Material/methods: Thirteen men with type 2 diabetes (6 nonobese and 7 obese) treated with oral hypoglycemic agents carried out a 12-week ergocycle program at 60% VO2 peak, one hour thrice a week. Diet and medications were maintained throughout the study. Insulin sensitivity was assessed with the euglycemic hyperinsulinemic clamp technique.
Results: VO2 peak (ml/kg/min) increased with exercise training. There were no significant changes in fat mass, percent body fat, fasting plasma glucose and insulin levels, glycated hemoglobin levels, or insulin sensitivity. However, when the subjects were separated into two groups, they showed different insulin sensitivity adaptation to training. In fact, nonobese subjects with type 2 diabetes showed an increase in insulin sensitivity, whereas no change was observed in the obese subjects.

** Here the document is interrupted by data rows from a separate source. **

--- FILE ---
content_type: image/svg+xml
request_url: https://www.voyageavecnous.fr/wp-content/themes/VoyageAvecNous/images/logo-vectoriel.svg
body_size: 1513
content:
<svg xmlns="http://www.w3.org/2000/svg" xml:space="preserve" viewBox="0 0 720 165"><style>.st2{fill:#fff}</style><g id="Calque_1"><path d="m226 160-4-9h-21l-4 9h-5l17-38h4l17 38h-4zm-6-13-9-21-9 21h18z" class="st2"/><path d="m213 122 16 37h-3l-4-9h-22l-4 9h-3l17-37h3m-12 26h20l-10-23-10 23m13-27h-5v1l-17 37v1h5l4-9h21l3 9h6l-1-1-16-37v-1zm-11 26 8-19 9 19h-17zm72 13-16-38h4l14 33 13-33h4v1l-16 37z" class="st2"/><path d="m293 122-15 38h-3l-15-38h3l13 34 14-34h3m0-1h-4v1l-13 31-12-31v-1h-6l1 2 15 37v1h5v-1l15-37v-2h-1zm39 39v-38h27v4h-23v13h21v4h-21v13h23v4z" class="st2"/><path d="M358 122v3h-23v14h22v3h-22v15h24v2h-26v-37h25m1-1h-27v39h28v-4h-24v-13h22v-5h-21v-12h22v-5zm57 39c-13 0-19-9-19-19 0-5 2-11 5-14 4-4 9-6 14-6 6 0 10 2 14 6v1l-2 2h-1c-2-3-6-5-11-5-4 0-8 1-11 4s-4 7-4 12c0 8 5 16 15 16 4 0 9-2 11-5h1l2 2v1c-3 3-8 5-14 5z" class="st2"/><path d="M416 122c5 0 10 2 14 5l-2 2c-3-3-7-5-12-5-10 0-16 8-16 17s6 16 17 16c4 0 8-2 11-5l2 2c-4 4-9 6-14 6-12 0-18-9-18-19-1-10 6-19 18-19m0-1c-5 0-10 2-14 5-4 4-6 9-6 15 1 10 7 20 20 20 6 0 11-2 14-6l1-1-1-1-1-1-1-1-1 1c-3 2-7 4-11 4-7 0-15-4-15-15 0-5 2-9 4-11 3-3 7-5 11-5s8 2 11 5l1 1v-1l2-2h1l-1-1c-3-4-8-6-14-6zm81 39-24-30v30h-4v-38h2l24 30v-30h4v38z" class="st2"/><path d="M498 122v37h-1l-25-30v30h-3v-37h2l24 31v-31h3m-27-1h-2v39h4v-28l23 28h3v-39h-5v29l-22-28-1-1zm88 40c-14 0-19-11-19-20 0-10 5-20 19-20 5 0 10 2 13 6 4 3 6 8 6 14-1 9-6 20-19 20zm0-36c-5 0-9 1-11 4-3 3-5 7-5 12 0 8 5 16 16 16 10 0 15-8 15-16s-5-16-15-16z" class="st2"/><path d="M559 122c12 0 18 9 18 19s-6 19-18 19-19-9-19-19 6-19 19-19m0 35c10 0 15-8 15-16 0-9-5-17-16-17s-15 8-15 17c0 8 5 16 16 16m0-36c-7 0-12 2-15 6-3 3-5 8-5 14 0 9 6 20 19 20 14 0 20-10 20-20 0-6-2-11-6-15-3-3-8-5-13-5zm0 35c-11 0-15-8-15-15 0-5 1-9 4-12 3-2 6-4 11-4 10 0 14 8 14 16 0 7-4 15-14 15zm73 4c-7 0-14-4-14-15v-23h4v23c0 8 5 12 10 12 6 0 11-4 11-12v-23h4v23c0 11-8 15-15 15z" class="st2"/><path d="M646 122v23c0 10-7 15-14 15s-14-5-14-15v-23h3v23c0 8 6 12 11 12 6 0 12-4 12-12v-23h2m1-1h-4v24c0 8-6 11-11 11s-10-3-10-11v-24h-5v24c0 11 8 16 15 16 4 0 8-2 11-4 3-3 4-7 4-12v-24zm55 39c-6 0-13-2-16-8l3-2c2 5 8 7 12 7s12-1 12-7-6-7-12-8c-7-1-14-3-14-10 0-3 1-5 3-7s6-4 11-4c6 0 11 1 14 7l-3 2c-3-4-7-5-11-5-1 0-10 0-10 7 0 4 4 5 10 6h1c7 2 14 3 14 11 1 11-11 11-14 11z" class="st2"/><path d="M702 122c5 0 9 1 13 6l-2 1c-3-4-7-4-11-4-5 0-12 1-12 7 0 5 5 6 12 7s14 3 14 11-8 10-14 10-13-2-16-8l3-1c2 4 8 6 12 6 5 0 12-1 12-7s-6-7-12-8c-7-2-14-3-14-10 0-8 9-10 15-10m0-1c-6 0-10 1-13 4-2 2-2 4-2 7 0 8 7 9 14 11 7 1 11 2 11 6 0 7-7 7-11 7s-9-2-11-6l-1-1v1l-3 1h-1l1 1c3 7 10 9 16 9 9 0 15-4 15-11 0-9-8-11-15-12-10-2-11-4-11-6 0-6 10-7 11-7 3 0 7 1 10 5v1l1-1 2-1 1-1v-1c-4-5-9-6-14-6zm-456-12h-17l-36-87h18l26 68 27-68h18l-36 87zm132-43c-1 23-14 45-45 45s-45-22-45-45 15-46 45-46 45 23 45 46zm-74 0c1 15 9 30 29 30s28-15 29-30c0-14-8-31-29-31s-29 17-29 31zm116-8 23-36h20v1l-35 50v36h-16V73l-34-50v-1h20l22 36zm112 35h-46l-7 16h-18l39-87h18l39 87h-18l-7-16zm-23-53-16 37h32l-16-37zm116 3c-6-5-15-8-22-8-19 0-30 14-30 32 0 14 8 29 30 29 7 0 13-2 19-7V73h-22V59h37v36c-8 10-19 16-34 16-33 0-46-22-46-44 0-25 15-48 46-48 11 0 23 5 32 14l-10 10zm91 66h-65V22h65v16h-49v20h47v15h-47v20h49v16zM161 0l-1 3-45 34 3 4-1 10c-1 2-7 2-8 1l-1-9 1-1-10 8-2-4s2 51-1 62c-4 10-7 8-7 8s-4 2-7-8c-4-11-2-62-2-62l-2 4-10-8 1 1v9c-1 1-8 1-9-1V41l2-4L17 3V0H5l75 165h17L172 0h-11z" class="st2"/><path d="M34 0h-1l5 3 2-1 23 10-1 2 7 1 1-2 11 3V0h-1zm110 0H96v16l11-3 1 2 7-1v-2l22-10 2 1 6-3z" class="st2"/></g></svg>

Conclusions: These findings suggest that moderate aerobic exercise training of 3 months duration enhanced insulin sensitivity only in nonobese men with type 2 diabetes. Obese men with type 2 diabetes showed no benefit. Thus, adiposity per se may be a determining factor in the exercise-induced metabolic benefit of exercise training in subjects with type 2 diabetes.